Only lines with the word "getTime" belong in the answer; copy them from the records below.

▶ Stored data
BEGIN
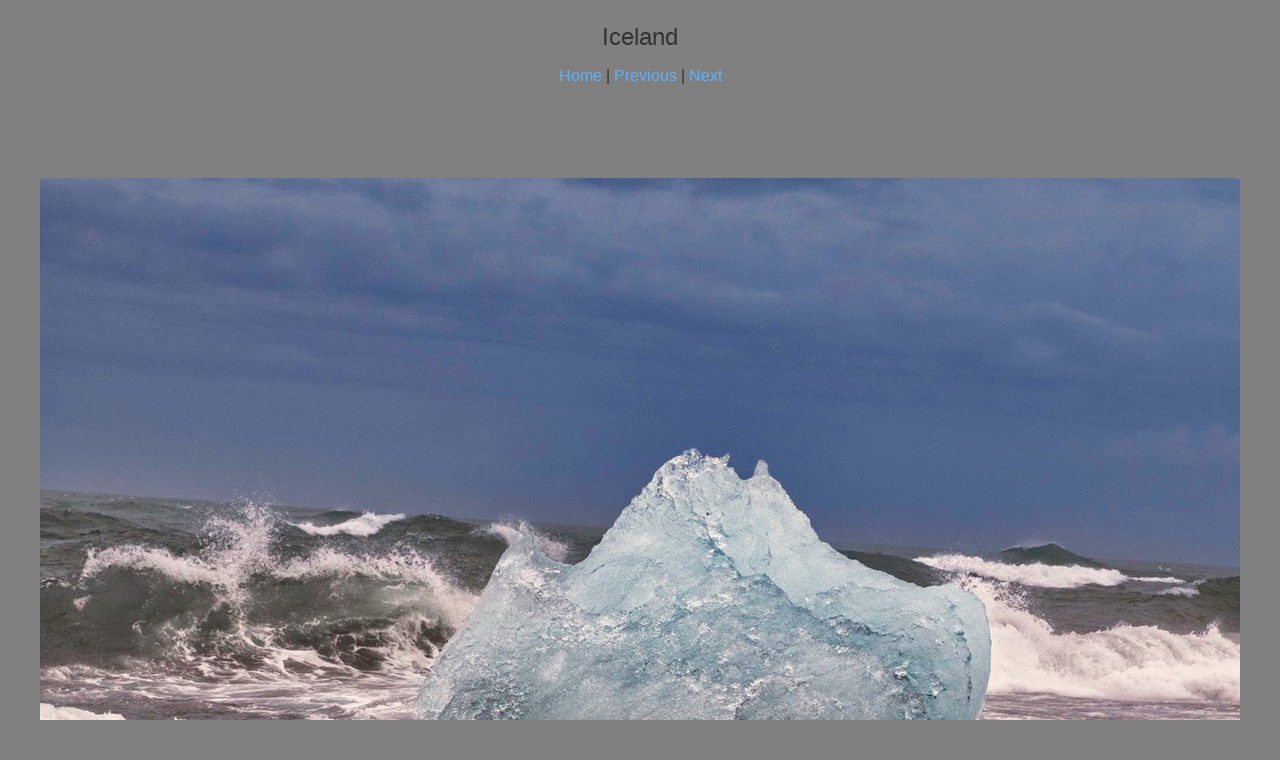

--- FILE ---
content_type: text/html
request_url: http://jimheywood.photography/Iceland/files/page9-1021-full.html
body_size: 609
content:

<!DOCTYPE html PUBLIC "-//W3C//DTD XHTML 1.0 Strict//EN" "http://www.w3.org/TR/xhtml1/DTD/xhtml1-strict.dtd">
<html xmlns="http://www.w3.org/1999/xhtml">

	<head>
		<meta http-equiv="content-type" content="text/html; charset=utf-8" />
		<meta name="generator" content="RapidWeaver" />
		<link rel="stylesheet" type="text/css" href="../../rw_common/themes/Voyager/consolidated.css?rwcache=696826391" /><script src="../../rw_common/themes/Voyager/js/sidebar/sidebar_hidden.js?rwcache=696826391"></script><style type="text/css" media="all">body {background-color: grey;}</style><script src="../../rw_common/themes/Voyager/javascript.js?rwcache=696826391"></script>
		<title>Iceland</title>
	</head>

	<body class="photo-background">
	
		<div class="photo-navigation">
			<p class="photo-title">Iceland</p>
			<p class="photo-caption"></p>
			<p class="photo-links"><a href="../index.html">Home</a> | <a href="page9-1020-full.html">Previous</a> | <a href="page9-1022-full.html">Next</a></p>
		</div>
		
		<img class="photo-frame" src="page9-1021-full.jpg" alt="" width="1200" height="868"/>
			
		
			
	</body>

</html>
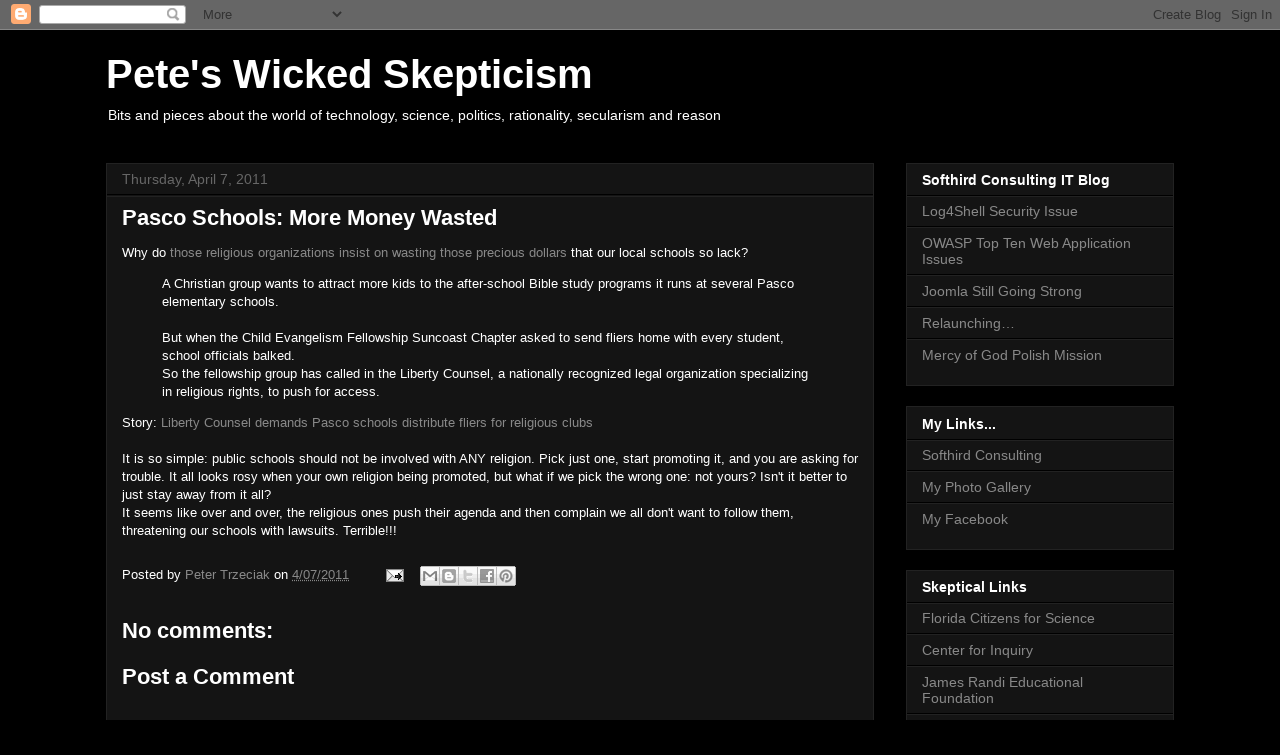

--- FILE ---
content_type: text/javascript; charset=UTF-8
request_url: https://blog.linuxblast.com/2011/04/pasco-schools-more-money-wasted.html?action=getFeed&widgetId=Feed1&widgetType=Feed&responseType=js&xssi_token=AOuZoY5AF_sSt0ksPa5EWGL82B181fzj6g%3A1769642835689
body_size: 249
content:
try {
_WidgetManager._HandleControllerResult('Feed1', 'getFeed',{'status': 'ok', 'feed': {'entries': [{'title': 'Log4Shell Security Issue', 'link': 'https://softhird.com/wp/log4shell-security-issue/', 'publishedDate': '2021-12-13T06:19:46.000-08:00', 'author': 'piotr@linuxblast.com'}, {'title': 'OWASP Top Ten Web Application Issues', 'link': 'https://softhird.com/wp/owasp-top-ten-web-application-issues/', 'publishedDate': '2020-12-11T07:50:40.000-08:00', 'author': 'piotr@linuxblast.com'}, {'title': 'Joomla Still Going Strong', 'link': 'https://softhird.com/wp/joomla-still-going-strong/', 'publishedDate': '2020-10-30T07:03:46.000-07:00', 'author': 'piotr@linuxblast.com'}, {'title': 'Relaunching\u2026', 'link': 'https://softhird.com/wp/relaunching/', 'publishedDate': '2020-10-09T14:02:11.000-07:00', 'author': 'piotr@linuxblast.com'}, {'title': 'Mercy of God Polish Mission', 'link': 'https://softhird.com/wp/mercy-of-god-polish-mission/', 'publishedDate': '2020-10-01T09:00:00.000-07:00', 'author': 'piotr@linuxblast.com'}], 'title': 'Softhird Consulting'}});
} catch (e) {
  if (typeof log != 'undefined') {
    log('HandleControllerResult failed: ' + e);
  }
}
END
BEGIN
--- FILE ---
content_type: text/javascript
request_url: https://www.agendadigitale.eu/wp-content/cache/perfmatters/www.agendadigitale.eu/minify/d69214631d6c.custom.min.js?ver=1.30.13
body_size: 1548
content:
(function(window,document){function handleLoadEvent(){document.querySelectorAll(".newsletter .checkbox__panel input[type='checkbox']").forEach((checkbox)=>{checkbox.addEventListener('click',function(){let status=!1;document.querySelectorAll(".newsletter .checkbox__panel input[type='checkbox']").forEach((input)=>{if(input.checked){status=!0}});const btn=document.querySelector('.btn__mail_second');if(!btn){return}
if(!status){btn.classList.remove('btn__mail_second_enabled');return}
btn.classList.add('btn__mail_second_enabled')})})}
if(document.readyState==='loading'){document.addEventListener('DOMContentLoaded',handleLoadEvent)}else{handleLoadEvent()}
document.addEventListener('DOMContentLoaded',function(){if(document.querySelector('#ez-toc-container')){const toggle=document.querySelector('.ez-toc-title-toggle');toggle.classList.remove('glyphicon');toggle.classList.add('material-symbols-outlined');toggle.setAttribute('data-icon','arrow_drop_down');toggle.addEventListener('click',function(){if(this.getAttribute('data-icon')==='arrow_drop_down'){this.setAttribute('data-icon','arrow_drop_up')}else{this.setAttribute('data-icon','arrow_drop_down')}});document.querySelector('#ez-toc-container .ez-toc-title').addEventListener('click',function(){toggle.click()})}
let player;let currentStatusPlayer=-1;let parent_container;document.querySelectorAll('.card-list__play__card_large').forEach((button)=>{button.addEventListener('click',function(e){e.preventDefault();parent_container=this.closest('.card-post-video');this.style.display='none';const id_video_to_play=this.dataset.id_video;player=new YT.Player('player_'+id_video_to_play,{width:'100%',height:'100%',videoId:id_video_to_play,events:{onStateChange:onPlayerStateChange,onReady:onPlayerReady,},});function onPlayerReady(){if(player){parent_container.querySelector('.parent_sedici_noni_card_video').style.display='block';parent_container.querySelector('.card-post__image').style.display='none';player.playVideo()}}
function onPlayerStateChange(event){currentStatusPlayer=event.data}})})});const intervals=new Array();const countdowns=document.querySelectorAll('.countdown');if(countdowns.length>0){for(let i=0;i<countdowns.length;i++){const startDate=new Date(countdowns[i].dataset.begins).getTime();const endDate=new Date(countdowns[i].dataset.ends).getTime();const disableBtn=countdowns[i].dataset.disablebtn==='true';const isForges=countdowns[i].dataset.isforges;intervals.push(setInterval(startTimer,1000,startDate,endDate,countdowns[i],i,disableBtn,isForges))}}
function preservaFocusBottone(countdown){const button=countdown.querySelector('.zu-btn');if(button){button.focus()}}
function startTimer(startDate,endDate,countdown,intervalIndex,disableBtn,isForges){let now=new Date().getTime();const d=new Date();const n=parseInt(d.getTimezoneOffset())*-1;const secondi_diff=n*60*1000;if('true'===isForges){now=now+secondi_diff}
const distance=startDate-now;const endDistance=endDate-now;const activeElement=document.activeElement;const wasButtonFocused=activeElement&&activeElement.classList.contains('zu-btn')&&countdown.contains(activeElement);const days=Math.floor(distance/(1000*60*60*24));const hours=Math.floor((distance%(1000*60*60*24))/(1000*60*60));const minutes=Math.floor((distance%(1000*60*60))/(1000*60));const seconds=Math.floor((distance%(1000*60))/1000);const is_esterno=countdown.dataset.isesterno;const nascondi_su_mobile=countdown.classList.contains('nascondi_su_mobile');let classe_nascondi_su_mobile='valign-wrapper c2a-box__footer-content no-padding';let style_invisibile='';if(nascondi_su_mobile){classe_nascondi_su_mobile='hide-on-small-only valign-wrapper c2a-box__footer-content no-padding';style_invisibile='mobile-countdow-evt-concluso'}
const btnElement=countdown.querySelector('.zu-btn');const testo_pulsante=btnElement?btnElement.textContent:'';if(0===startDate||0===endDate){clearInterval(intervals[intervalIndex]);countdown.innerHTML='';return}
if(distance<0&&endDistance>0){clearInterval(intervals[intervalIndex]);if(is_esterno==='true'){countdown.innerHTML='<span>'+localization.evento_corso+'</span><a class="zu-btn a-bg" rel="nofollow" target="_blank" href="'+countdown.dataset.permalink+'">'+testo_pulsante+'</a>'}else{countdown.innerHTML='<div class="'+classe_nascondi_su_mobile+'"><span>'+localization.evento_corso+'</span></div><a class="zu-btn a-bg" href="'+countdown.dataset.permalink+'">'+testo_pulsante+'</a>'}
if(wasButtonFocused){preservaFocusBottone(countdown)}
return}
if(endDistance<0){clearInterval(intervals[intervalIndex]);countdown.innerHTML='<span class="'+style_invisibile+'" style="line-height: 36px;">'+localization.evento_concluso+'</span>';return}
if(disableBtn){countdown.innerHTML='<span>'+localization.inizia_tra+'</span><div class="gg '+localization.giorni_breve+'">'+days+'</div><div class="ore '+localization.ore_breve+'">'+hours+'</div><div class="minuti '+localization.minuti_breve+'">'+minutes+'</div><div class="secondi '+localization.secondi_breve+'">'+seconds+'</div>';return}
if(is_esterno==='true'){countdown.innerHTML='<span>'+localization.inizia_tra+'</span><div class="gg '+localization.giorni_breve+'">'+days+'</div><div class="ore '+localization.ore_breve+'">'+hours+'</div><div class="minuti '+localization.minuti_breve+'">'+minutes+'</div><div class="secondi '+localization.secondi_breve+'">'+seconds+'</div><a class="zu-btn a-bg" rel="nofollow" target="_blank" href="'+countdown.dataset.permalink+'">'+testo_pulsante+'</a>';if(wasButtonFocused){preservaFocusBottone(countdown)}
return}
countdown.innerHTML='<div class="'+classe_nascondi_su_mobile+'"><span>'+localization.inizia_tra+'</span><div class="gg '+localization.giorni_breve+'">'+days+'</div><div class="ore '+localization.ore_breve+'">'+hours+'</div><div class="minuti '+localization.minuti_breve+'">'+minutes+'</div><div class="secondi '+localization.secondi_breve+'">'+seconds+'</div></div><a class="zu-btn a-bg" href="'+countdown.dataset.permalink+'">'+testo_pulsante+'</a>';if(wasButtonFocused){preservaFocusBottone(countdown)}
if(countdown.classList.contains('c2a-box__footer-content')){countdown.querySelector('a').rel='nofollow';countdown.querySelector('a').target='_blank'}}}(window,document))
END
▶ Answer section
function onPlayerStateChange(event){currentStatusPlayer=event.data}})})});const intervals=new Array();const countdowns=document.querySelectorAll('.countdown');if(countdowns.length>0){for(let i=0;i<countdowns.length;i++){const startDate=new Date(countdowns[i].dataset.begins).getTime();const endDate=new Date(countdowns[i].dataset.ends).getTime();const disableBtn=countdowns[i].dataset.disablebtn==='true';const isForges=countdowns[i].dataset.isforges;intervals.push(setInterval(startTimer,1000,startDate,endDate,countdowns[i],i,disableBtn,isForges))}}
function startTimer(startDate,endDate,countdown,intervalIndex,disableBtn,isForges){let now=new Date().getTime();const d=new Date();const n=parseInt(d.getTimezoneOffset())*-1;const secondi_diff=n*60*1000;if('true'===isForges){now=now+secondi_diff}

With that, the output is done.